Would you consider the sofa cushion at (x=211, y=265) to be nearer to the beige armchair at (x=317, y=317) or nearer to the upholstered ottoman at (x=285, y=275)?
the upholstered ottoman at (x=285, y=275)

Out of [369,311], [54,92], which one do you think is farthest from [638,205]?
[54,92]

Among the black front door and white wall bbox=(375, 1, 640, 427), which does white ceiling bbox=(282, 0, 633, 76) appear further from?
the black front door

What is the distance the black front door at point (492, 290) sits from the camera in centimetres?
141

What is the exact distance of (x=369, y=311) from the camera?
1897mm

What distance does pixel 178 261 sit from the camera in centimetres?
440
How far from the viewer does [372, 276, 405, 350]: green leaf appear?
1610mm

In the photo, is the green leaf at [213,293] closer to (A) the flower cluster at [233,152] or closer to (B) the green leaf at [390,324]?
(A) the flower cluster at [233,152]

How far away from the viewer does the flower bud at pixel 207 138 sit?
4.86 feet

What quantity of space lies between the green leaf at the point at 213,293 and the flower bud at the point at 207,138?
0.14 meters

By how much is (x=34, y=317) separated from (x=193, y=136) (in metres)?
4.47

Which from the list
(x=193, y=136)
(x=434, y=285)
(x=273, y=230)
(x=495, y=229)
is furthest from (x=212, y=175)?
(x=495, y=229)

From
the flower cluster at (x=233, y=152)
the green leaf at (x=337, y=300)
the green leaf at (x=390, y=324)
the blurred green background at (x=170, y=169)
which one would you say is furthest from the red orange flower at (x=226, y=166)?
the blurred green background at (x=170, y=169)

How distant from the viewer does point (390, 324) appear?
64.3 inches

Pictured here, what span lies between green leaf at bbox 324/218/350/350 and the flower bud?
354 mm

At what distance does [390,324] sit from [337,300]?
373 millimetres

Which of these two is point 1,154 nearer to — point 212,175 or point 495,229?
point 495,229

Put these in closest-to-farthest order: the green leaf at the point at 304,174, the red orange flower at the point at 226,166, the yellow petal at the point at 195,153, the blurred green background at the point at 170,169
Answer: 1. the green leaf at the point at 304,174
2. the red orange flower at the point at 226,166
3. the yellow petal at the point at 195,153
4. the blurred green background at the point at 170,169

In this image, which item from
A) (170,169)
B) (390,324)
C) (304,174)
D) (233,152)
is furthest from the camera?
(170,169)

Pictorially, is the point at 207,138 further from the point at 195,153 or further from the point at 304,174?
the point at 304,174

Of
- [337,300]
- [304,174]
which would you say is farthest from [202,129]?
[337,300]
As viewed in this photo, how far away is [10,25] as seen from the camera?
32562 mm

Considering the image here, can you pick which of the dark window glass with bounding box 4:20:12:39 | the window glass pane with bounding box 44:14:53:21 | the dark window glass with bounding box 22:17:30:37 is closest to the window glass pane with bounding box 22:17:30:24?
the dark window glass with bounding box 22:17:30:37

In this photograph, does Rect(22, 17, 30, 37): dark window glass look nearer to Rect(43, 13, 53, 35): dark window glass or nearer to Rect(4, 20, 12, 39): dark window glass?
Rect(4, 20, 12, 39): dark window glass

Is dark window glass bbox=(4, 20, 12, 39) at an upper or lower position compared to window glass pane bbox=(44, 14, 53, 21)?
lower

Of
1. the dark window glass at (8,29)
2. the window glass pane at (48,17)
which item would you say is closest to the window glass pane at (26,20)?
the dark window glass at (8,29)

____

Task to complete: Retype all of the material above with every character intact.

Exercise result:
Would you consider the sofa cushion at (x=211, y=265) to be nearer to the beige armchair at (x=317, y=317) or nearer to the upholstered ottoman at (x=285, y=275)?
the upholstered ottoman at (x=285, y=275)

Out of [369,311], [54,92], which one do you think is farthest from [638,205]?
[54,92]

Among the black front door and white wall bbox=(375, 1, 640, 427), which does white ceiling bbox=(282, 0, 633, 76) appear further from?
the black front door

What is the distance the black front door at point (492, 290) sits from the camera in centimetres?
141

What is the exact distance of (x=369, y=311) from the camera?
1897mm

What distance does pixel 178 261 sit from the camera in centimetres?
440
How far from the viewer does [372, 276, 405, 350]: green leaf appear?
1610mm

In the photo, is the green leaf at [213,293] closer to (A) the flower cluster at [233,152] or closer to (B) the green leaf at [390,324]?
(A) the flower cluster at [233,152]

How far away from the viewer does the flower bud at pixel 207 138 sit?
4.86 feet

What quantity of space lies between the green leaf at the point at 213,293 and the flower bud at the point at 207,138?
0.14 meters

By how much is (x=34, y=317) separated from (x=193, y=136) (in metres)?
4.47

Which from the list
(x=193, y=136)
(x=434, y=285)
(x=273, y=230)
(x=495, y=229)
is furthest from (x=212, y=175)?
(x=495, y=229)

From
the flower cluster at (x=233, y=152)
the green leaf at (x=337, y=300)
the green leaf at (x=390, y=324)
the blurred green background at (x=170, y=169)
which one would you say is furthest from the red orange flower at (x=226, y=166)?
the blurred green background at (x=170, y=169)

How distant from the viewer does point (390, 324) appear?
64.3 inches

Pictured here, what span lies between green leaf at bbox 324/218/350/350 and the flower bud?
354 mm

At what distance does [390,324] sit from [337,300]?
373 millimetres

Which of these two is point 1,154 nearer to — point 212,175 or point 495,229?
point 495,229

Put these in closest-to-farthest order: the green leaf at the point at 304,174, the red orange flower at the point at 226,166, the yellow petal at the point at 195,153, the blurred green background at the point at 170,169
Answer: 1. the green leaf at the point at 304,174
2. the red orange flower at the point at 226,166
3. the yellow petal at the point at 195,153
4. the blurred green background at the point at 170,169

In this image, which item from
A) (170,169)
B) (390,324)
C) (304,174)
D) (233,152)
is furthest from the camera?
(170,169)

Pictorially, is the point at 207,138 further from the point at 195,153 or further from the point at 304,174?
the point at 304,174

Of
- [337,300]
- [304,174]
which would you say is farthest from [202,129]?
[337,300]
As viewed in this photo, how far away is [10,25] as seen from the camera?
32562 mm

Considering the image here, can you pick which of the dark window glass with bounding box 4:20:12:39 | the window glass pane with bounding box 44:14:53:21 | the dark window glass with bounding box 22:17:30:37 is closest to the window glass pane with bounding box 22:17:30:24?
the dark window glass with bounding box 22:17:30:37

In this photograph, does Rect(22, 17, 30, 37): dark window glass look nearer to Rect(43, 13, 53, 35): dark window glass or nearer to Rect(4, 20, 12, 39): dark window glass?
Rect(4, 20, 12, 39): dark window glass

Is dark window glass bbox=(4, 20, 12, 39) at an upper or lower position compared to window glass pane bbox=(44, 14, 53, 21)?
lower

Of
1. the dark window glass at (8,29)
2. the window glass pane at (48,17)
which item would you say is closest to the window glass pane at (26,20)?
the dark window glass at (8,29)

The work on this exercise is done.